Text: Begin
Adaptive vs technical challenges
The number of challenges we face as this year unfolds is countless. A global economy grappling with the effects of a lasting pandemic. Consumer pressures to act on sustainability issues. A lasting shift towards flexible work conditions. An undeniable demand to tackle inequality at the workplace and beyond.
Organisations are feeling the heat to address these challenges to be fit for the future and simultaneously create a workplace that is fit for humans. The organisations that can respond and transform, while running the business, will stay relevant in the future.
When evolution is needed in our organisations, most organisations turn to classic change methodologies with – to put it cynically – ivory tower decision-making, big bang reveals and scoped sequential cascading exercises. The epic challenges mentioned above are going to take a different approach: if we want to tackle these challenges, we need to change the way we change.
In order to propose a new approach to change, we must first understand what characterises the challenges that we face. Management thinkers Ron Heifetz and Marty Linsky offer a useful distinction between two types of challenges: technical challenges and adaptive challenges.
Technical challenges are easily defined, and their solution exists within the boundaries of knowledge that we already have within the problem space. People with more knowledge (experts) will be able to fast-track the solving of the challenge. A simplified example of a technical challenge is the assembly of flat-pack furniture: it comes with a detailed set of instructions, call the manufacturer if you get stuck, and you will get better with practice.
Adaptive challenges are difficult to define, as they exist in a world of complex interdependencies. If we “solve” one problem, several new problems are created. There is no single solution to an adaptive challenge but rather many possible solutions that need to be tried and tested. Because of the increased complexity of adaptive challenges, we are required to go beyond the boundaries of what we already know, to collaborate in search of new perspectives and to learn together through prototyping and innovation.
The problem with classic top-down change management is that we treat adaptive challenges as if they were technical ones. And to exacerbate that problem, many of our large organisations are now stuck in a structure built for that way of thinking.
How to get unstuck? Put the opportunity to drive change into the hands of everyone in the organisation. Allow change to surge through your organisation as a movement. Within our organisations, let us redefine HOW change happens, WHO ignites and performs it, and WHEN it might be triggered.
Text: End
■ **Your goal**
Answer these questions from the text on adaptive and technical challenges:
(a) Which management thinkers does the text credit with the distinction between the two types of challenges?
(b) What does the text offer as a simplified example of a technical challenge?
(c) What does the text identify as the problem with classic top-down change management?
Data extract: Begin
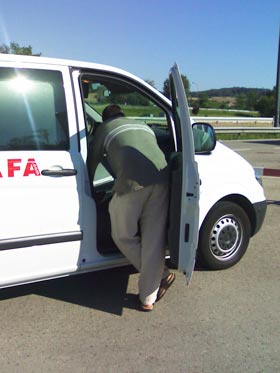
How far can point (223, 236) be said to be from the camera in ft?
Data extract: End
■ **Answer section**
(a) Ron Heifetz and Marty Linsky.
(b) The assembly of flat-pack furniture.
(c) It treats adaptive challenges as if they were technical ones.